Longannet Power Station

Located 2 miles (3 km) to the southeast of Kincardine in Fife, on the shores of the Firth of Forth, Longannet Power Station was a former 2304 megawatt coal-fired station, comprising four separate generating units. It was operational from 1970 until 2016, and for a time was the largest power station in Europe. Its 183m (600-foot) chimney was for a time the tallest free-standing structure in Scotland.

Longannet was identified as Scotland's leading source of pollution in a survey compiled by the Scottish Environment Protection Agency in 2003. In addition, ash is produced by the power station at the rate of up to 4350 tonnes per day, much collected to prevent it being expelled by the chimney to reduce environmental impacts. This is piped as a slurry to Preston Island (by Low Valleyfield), where it is deposited in artificial lagoons which were once salt pans. The level of ash is being built up and stabilised by landscaping as a means of reclaiming land from the Firth of Forth.
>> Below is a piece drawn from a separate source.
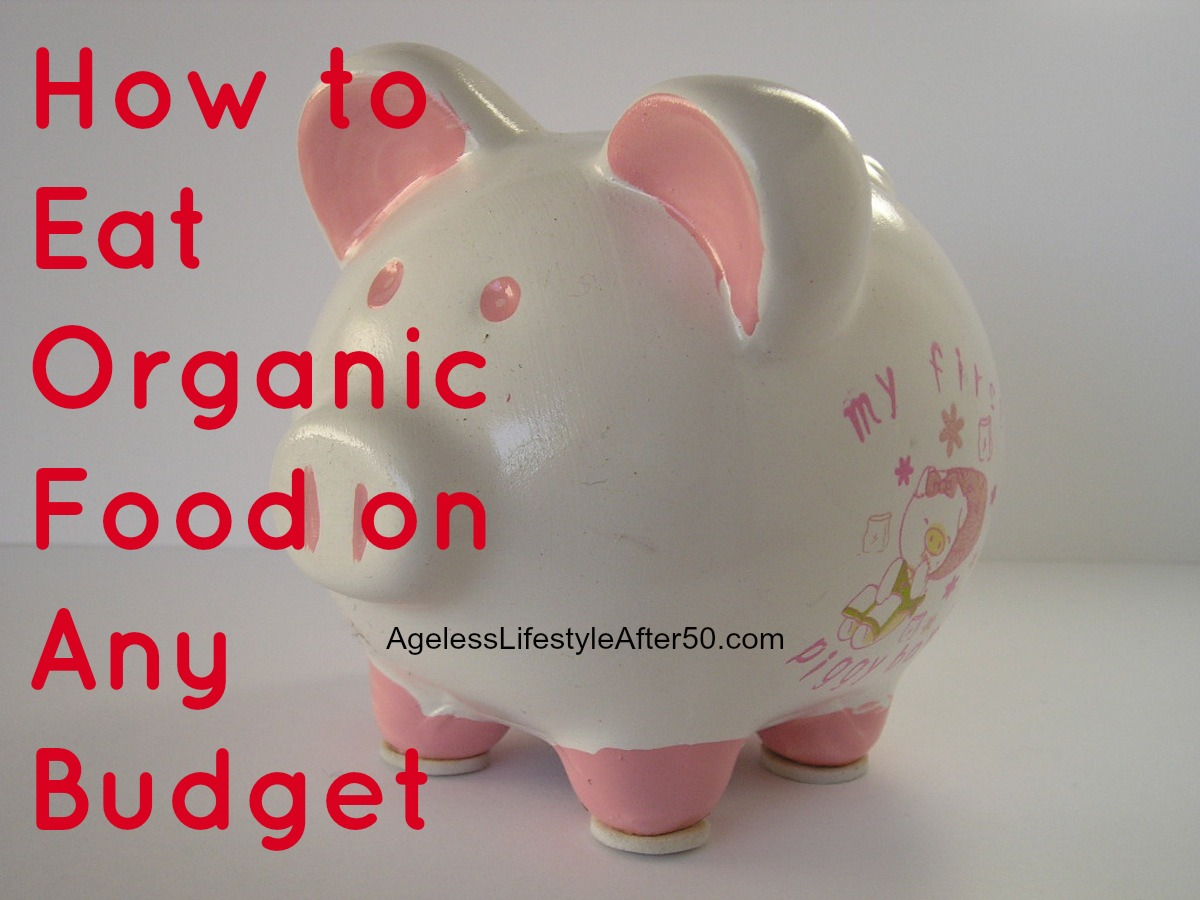 Eat Organic on Any Budget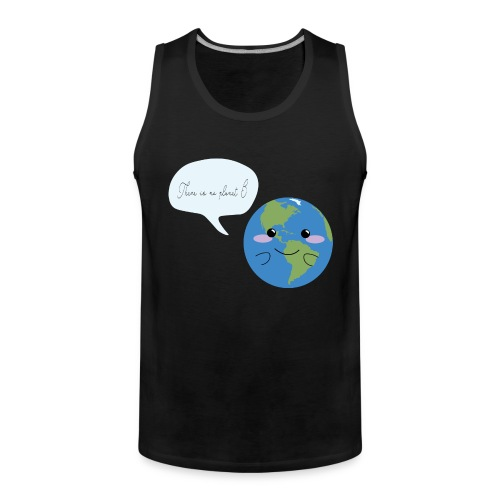 There is no planet B - Männer Premium Tank Top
Longannet is run by Scottish Power, a privatised utility which now forms part of a multi-national energy group. The power station once took its coal directly by conveyor belt from the adjacent Longannet Colliery complex, the last deep coal mine in Scotland, until its closure in 2002. It is now fed with coal principally sourced from open-cast mines. The first carbon-capture unit attached a UK power station was commissioned here in 2009 to enable testing of this innovative technology, which is intended to help moderate climate change by storing the greenhouse gas carbon dioxide undergound.